Is saving Mallows Bay in the form of a National Marine Sanctuary necessary? Does saving Mallows Bay necessarily mean that other places cannot be saved? Subscribing to trade-off logic implies that a budget of some measure exists and that we can only afford to draw boundaries around or give attention to some environmental concerns. This scarcity reasoning must invoke a heirarchy of values in order to decide what to prioritise.
Bruno Latour encourages us to love our monsters, to love the things that we have created even if they are monsters. Mallows Bay is clearly not a monster, but it is certainly less-loveable than other places and so will likely suffer when put into a hierarchy that values pristine nature above hybrid-nature and/or ship graveyards (as reasons and emotions dictate).

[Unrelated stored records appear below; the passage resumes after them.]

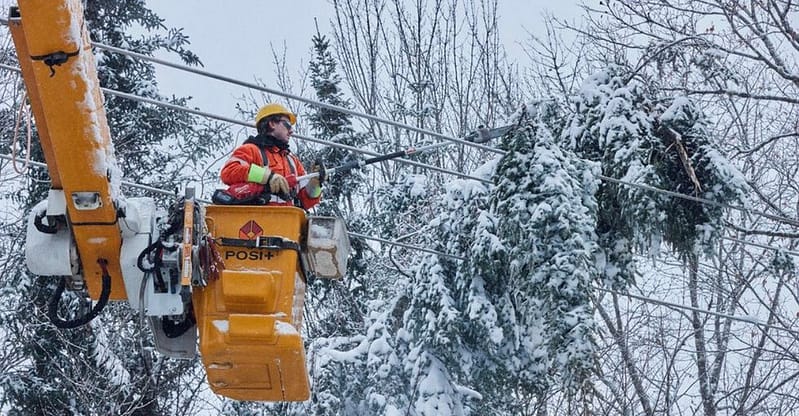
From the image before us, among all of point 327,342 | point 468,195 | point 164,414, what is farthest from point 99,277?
point 164,414

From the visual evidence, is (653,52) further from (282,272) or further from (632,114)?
(282,272)

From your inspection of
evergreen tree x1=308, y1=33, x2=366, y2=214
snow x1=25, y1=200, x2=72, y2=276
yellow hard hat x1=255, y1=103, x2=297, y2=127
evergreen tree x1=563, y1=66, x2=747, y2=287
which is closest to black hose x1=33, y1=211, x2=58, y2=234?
snow x1=25, y1=200, x2=72, y2=276

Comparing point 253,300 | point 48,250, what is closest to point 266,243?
point 253,300

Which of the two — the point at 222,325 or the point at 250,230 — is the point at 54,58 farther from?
the point at 222,325

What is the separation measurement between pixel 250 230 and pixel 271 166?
600mm

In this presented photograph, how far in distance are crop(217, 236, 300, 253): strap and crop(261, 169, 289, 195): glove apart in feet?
1.17

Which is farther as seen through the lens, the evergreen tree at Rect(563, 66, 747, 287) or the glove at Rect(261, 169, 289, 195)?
the evergreen tree at Rect(563, 66, 747, 287)

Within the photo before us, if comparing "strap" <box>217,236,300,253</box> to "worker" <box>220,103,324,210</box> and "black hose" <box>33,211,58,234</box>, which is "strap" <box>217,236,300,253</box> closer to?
"worker" <box>220,103,324,210</box>

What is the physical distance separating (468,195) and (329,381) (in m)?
3.13

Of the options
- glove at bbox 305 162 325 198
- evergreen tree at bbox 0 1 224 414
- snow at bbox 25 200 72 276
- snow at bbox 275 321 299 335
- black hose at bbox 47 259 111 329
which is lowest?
evergreen tree at bbox 0 1 224 414

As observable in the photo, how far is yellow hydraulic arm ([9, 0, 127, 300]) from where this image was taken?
5715mm

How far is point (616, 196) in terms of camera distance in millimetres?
9156

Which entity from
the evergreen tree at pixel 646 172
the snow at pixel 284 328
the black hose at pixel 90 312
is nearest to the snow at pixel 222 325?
the snow at pixel 284 328

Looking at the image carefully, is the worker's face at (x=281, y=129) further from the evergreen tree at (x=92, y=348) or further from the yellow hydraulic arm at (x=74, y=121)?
the evergreen tree at (x=92, y=348)
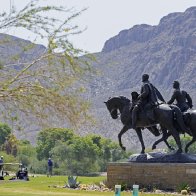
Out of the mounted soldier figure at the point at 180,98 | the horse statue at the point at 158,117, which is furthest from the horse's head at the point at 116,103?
the mounted soldier figure at the point at 180,98

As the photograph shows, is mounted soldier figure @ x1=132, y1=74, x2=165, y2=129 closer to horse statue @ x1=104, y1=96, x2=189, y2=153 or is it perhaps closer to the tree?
horse statue @ x1=104, y1=96, x2=189, y2=153

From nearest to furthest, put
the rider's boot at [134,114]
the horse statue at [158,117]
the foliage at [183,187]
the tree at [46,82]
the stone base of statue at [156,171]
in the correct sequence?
the tree at [46,82] → the foliage at [183,187] → the stone base of statue at [156,171] → the horse statue at [158,117] → the rider's boot at [134,114]

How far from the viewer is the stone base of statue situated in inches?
974

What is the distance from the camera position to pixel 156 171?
82.9 ft

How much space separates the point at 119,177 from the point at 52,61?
1156cm

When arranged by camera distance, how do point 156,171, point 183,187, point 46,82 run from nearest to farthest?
point 46,82 < point 183,187 < point 156,171

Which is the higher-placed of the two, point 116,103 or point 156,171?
point 116,103

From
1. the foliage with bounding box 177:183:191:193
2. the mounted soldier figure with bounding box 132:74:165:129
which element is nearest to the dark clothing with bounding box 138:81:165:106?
the mounted soldier figure with bounding box 132:74:165:129

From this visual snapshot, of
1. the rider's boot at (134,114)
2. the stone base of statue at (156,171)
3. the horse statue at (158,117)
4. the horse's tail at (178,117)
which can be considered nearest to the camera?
the stone base of statue at (156,171)

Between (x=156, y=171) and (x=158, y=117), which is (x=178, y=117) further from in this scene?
(x=156, y=171)

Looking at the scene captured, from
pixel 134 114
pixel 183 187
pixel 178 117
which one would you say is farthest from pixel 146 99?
pixel 183 187

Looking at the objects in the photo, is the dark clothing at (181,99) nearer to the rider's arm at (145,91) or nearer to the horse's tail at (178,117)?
the horse's tail at (178,117)

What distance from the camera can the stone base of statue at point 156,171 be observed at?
974 inches

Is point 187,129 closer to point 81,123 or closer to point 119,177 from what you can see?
point 119,177
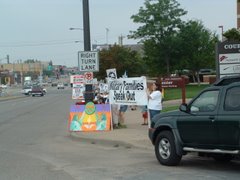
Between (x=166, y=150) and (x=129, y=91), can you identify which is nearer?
(x=166, y=150)

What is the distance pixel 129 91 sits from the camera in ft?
57.4

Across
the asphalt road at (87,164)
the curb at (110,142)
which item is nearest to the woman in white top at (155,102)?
the curb at (110,142)

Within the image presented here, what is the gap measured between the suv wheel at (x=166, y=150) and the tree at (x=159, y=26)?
144 feet

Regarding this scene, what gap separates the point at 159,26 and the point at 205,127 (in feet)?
149

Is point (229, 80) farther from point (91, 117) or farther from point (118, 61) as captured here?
point (118, 61)

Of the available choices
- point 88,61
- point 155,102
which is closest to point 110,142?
point 155,102

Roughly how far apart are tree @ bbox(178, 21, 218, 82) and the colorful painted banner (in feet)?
126

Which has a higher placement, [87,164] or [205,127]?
[205,127]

If Mallows Bay is loved instead of ‘saved’ what would this mean for its sanctuary status? Is legally roping off segments of nature still useful in the Anthropocene? Jamie Lorimer has argued for a move away from enclosed national parks and towards a more open and exprimental mode of conservation. And that, nature ‘out there’ actually becomes impossible in the Anthropocene.
Mallows Bay, natural or not, beautiful or not, valuable or not is now an established home to the many organsisms of the area and a place for human tourism and reflection upon ourselves. It is an especially aesthetic historical reminder of our (unique in the natural world) relationship to waste, in that we are constantly generating it and still don’t quite know what to do with it. Away, away, also becomes less possible in the Anthropocene.
The decision on Mallows Bay will not be made for some time yet. I hope Mallows Bay and its inhabitants are not saved. But I do hope that they are loved.